By analyzing existing cross correlation between G III Apparel Group and The Hongkong and, you can compare the effects of market volatilities on G III and Hongkong and check how they will diversify away market risk if combined in the same portfolio for a given time horizon. You can also utilize pair trading strategies of matching a long position in G III with a short position of Hongkong. Check out your portfolio center. Please also check ongoing floating volatility patterns of G III and Hongkong.

Diversification Opportunities for G III and Hongkong

0.73
  Correlation Coefficient

Poor diversification

The 3 months correlation between GI4 and Hongkong is 0.73. Overlapping area represents the amount of risk that can be diversified away by holding G III Apparel Group and The Hongkong and in the same portfolio, assuming nothing else is changed. The correlation between historical prices or returns on The Hongkong and G III is a relative statistical measure of the degree to which these equity instruments tend to move together. The correlation coefficient measures the extent to which returns on G III Apparel Group are associated (or correlated) with Hongkong. Values of the correlation coefficient range from -1 to +1, where. The correlation of zero (0) is possible when the price movement of The Hongkong has no effect on the direction of G III i.e., G III and Hongkong go up and down completely randomly.

Pair Corralation between G III and Hongkong

Assuming the 90 days trading horizon G III Apparel Group is expected to under-perform the Hongkong. In addition to that, G III is 2.12 times more volatile than The Hongkong and. It trades about -0.12 of its total potential returns per unit of risk. The Hongkong and is currently generating about -0.23 per unit of volatility. If you would invest  74.00  in The Hongkong and on November 7, 2024 and sell it today you would lose (4.00) from holding The Hongkong and or give up 5.41% of portfolio value over 90 days.
Time Period3 Months [change]
DirectionMoves Together 
StrengthSignificant
Accuracy90.91%
ValuesDaily Returns

G III Apparel Group  vs.  The Hongkong and

 Performance 
       Timeline  
G III Apparel 

Risk-Adjusted Performance

0 of 100

 
Weak
 
Strong
Very Weak
Over the last 90 days G III Apparel Group has generated negative risk-adjusted returns adding no value to investors with long positions. In spite of comparatively stable basic indicators, G III is not utilizing all of its potentials. The current stock price uproar, may contribute to short-horizon losses for the private investors.
The Hongkong 

Risk-Adjusted Performance

6 of 100

 
Weak
 
Strong
OK
Compared to the overall equity markets, risk-adjusted returns on investments in The Hongkong and are ranked lower than 6 (%) of all global equities and portfolios over the last 90 days. Despite nearly fragile basic indicators, Hongkong may actually be approaching a critical reversion point that can send shares even higher in March 2025.

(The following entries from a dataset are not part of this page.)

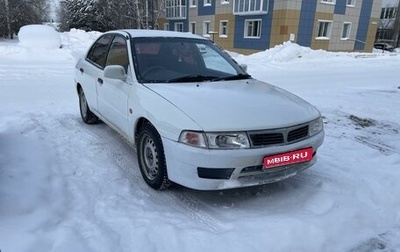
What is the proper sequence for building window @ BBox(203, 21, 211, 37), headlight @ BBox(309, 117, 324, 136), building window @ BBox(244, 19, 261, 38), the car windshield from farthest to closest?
building window @ BBox(203, 21, 211, 37), building window @ BBox(244, 19, 261, 38), the car windshield, headlight @ BBox(309, 117, 324, 136)

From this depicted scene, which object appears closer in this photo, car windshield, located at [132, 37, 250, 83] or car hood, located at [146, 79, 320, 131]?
car hood, located at [146, 79, 320, 131]

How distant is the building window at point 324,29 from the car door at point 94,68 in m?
23.2

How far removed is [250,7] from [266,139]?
23.3 meters

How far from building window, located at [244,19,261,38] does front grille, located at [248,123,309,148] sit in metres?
23.1

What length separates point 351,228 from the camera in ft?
9.88

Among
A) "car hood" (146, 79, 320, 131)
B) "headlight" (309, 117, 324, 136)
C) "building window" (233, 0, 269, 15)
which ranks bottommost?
"headlight" (309, 117, 324, 136)

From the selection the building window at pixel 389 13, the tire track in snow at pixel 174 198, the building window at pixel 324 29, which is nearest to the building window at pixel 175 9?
the building window at pixel 324 29

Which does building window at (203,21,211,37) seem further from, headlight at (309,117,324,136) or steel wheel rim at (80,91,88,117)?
headlight at (309,117,324,136)

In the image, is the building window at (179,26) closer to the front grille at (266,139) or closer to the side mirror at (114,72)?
the side mirror at (114,72)

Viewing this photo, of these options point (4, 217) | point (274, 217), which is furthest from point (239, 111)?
point (4, 217)

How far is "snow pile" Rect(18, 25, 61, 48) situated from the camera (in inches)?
576

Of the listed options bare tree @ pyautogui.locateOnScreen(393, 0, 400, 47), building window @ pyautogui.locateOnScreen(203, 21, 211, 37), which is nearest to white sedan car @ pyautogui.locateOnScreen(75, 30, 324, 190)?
building window @ pyautogui.locateOnScreen(203, 21, 211, 37)

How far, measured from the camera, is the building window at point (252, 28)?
82.8 ft

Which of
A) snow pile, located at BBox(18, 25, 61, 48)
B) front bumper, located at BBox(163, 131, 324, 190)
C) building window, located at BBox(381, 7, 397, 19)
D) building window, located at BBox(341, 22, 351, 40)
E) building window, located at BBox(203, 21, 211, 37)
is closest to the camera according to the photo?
front bumper, located at BBox(163, 131, 324, 190)
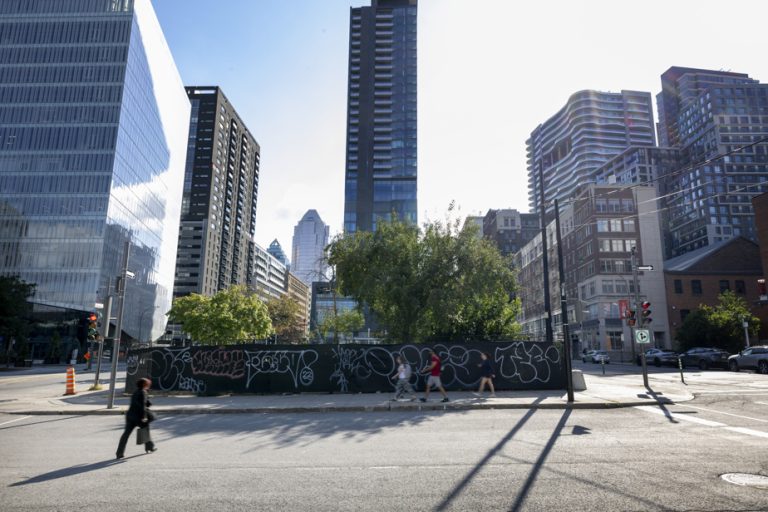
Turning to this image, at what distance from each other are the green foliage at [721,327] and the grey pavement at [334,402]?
2940 centimetres

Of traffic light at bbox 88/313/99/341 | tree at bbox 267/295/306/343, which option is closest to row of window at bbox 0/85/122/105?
tree at bbox 267/295/306/343

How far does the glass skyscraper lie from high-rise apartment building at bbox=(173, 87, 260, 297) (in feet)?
103

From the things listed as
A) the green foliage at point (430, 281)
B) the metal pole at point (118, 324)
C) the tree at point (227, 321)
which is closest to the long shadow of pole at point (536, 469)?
the green foliage at point (430, 281)

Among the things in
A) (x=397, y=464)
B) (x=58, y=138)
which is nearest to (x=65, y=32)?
(x=58, y=138)

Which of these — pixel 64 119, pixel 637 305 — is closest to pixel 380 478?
pixel 637 305

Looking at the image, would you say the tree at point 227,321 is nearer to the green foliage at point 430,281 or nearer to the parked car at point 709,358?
the green foliage at point 430,281

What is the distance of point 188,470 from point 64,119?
8659 centimetres

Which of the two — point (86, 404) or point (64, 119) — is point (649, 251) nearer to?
point (86, 404)

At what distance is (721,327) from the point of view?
138 ft

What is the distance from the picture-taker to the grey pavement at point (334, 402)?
14.2m

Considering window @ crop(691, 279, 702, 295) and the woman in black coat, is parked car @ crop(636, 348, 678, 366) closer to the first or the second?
window @ crop(691, 279, 702, 295)

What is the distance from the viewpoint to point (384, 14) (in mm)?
119125

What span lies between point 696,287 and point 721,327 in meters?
17.5

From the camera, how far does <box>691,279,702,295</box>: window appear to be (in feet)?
188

G III and Hongkong Volatility Contrast

   Predicted Return Density   
       Returns  

Pair Trading with G III and Hongkong

The main advantage of trading using opposite G III and Hongkong positions is that it hedges away some unsystematic risk. Because of two separate transactions, even if G III position performs unexpectedly, Hongkong can make up some of the losses. Pair trading also minimizes risk from directional movements in the market. For example, if an entire industry or sector drops because of unexpected headlines, the short position in Hongkong will offset losses from the drop in Hongkong's long position.
The idea behind G III Apparel Group and The Hongkong and pairs trading is to make the combined position market-neutral, meaning the overall market's direction will not affect its win or loss (or potential downside or upside). This can be achieved by designing a pairs trade with two highly correlated stocks or equities that operate in a similar space or sector, making it possible to obtain profits through simple and relatively low-risk investment.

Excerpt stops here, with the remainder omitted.